Self-publishing can be frustrating on a number of levels, including when it comes to receiving marketing support, which unfortunately often falls short of what is advertised.
As you go forth in your search for the right publisher, here are a few bits of general advice we give our authors.
Most large publishers only accept manuscripts from agents, so you may consider soliciting them before exploring a direct relationship with a publisher.
Between traditional publishing and self-publishing, there is a middle tier of publishers (sometimes called “vanity presses”) which often publish an expansive array of books. However, rather than getting paid an advance on royalties, you usually have to pay them for the privilege to publish your work and marketing support can still be quite weak if they don’t believe in the book.

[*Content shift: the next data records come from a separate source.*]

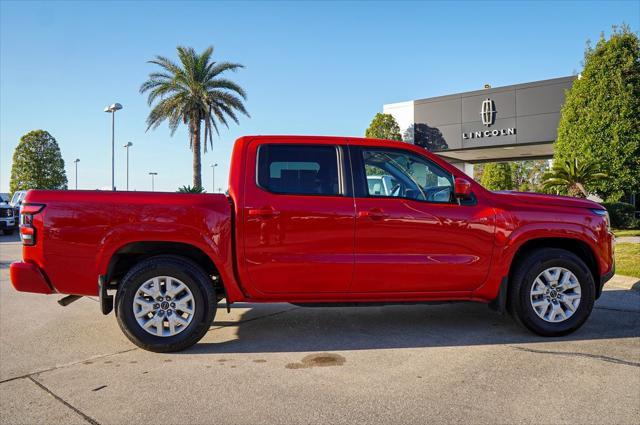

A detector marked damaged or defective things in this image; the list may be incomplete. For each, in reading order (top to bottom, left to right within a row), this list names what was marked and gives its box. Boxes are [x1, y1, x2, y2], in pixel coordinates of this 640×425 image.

pavement crack [510, 342, 640, 366]
pavement crack [28, 374, 100, 424]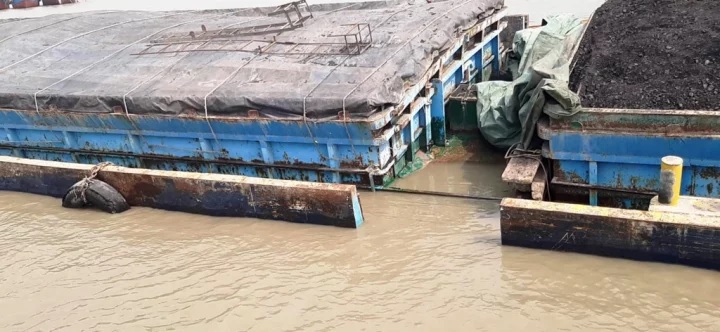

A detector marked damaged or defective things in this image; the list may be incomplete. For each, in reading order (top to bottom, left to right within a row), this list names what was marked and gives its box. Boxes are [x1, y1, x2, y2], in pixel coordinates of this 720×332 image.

rusted steel plate [548, 107, 720, 136]
rusty chain [74, 161, 114, 202]
rusted steel plate [0, 156, 362, 228]
rusted steel plate [500, 198, 720, 268]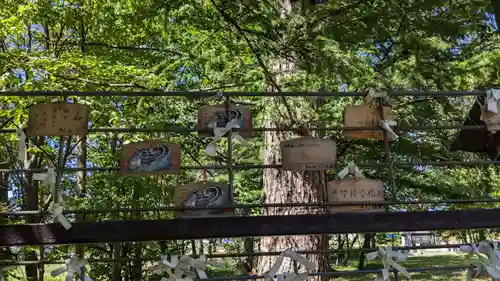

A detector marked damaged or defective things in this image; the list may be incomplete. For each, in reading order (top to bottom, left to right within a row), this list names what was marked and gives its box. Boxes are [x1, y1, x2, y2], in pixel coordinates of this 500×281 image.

rusty metal bar [0, 208, 500, 245]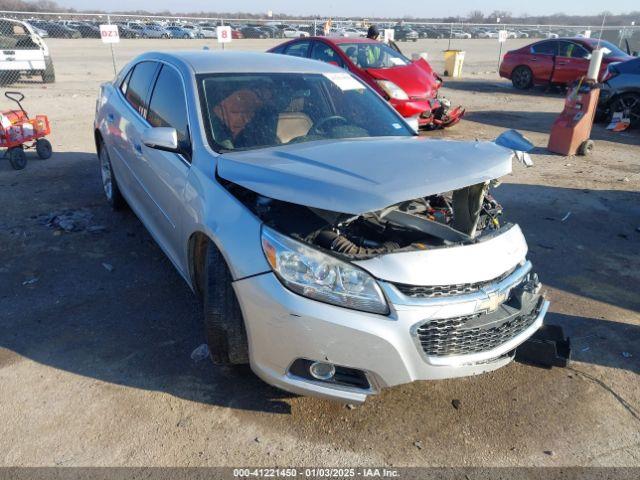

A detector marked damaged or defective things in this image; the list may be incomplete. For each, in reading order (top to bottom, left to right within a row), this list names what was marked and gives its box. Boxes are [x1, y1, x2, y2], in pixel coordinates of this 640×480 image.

red damaged car [268, 36, 462, 129]
red damaged car [500, 37, 632, 90]
damaged hood [218, 135, 512, 214]
cracked headlight [262, 226, 390, 316]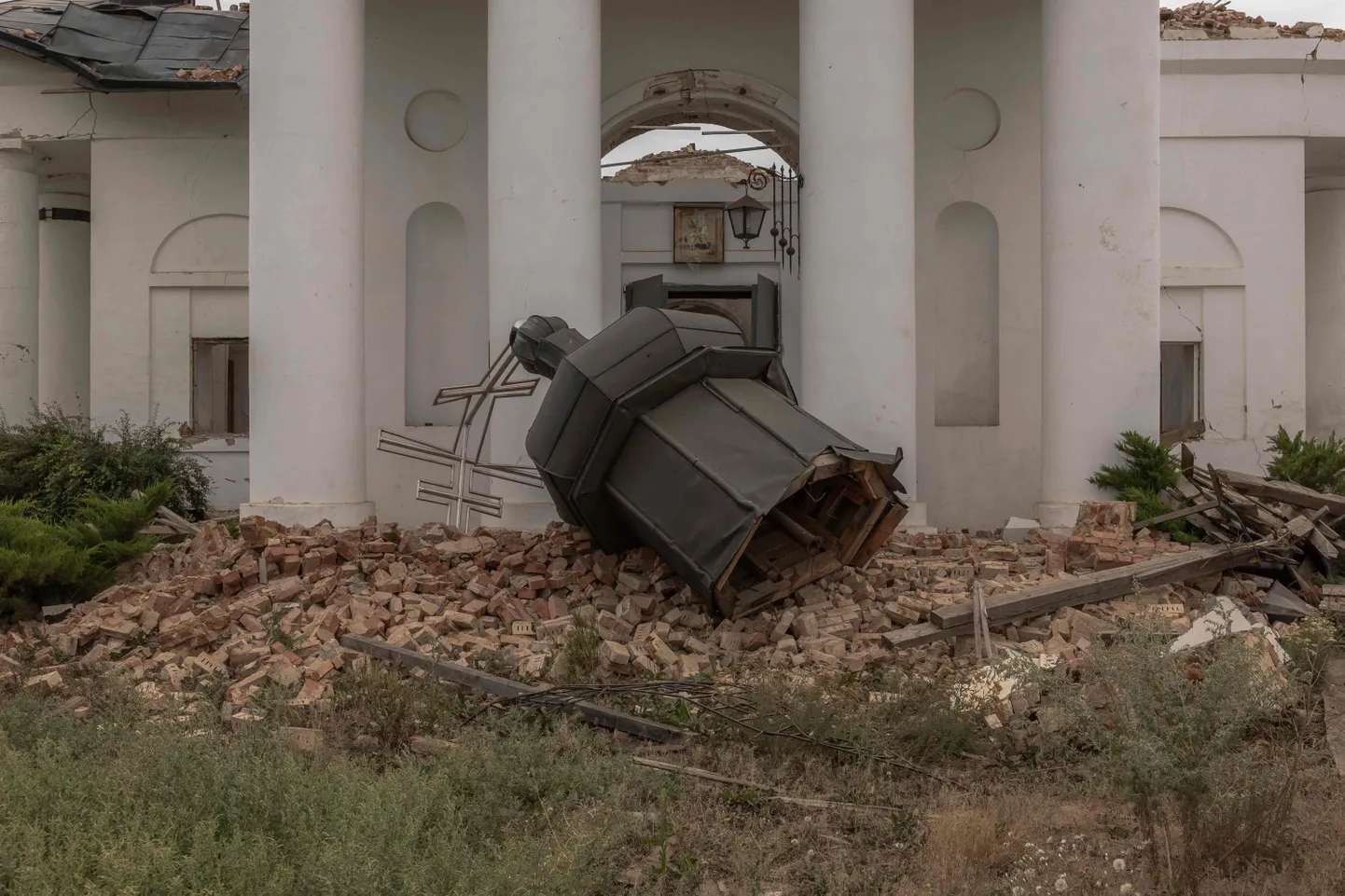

Most publishers and agents expect to receive a book proposal from authors. This document is a lot like a business plan for the book, and it showcases the merits of your book. It should describe your platform as an author (what you’ve published, what you bring to the audience in terms of appeal, etc.), outline the marketing plan and competitive landscape for the book, and should include sample chapters of the book itself. Samples of these can be found across the web. One helpful sample can be found here.
Finally, when looking at small and middle-sized publishers, you’ll probably want to cater your proposal and query letter (proposal cover letter, essentially) to their catalogs and publishing history. Like any partnership, the more they see you as understanding their business, the more likely they are to give your proposal a serious look.